Russia to step up safety at nuclear facilities

Author: 
Alexei Anishchuk | Reuters
Publication Date: 
Thu, 2010-08-19 20:55

The fires, caused by Russia's worst heat wave, ringed the Soviet-built nuclear center in Sarov, some 350 km (220 miles) east of Moscow, earlier this month.
The head of state nuclear corporation Rosatom, Sergei Kiriyenko, told Prime Minister Vladimir Putin on Thursday his agency would improve fire safety.
"We agreed with (Emergencies Minister) Sergei Shoigu to install special robotic equipment to monitor and control systems at our key facilities," Kiriyenko said, according to a transcript on official site www.government.ru.
"And we will also try to install the LIDAR systems on some of our key facilities," he said. "It should track any source of fire within 15 km (9 miles) as well as any changes."
LIDAR, or Light Detection and Ranging, is an optical remote sensing technology that measures properties of scattered light to find the distance to an object.
Kiriyenko told Putin the main challenge at facilities like the Sarov center — where the Soviet Union designed its first atomic and hydrogen bombs — was that they were often located deep in forests to ensure secrecy.
During the peak of the fires in early August, Rosatom temporarily moved all its nuclear materials to a safe place.

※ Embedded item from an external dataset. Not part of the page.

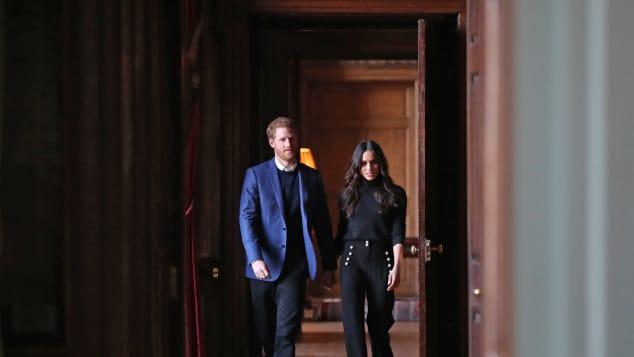 Meghan Markle zeigt sich schick neben ihrem Prinz Harry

Ecologists had warned that large quantities of radioactive dust could be released into the atmosphere if forests caught fire in the Bryansk, Kaluga, and Lipetsk regions, which were contaminated by the 1986 Chernobyl disaster.
On Tuesday the Emergencies Ministry invited activists from Greenpeace to forests in Bryansk region where they conducted tests they said showed normal radiation levels, state-run RIA news agency reported.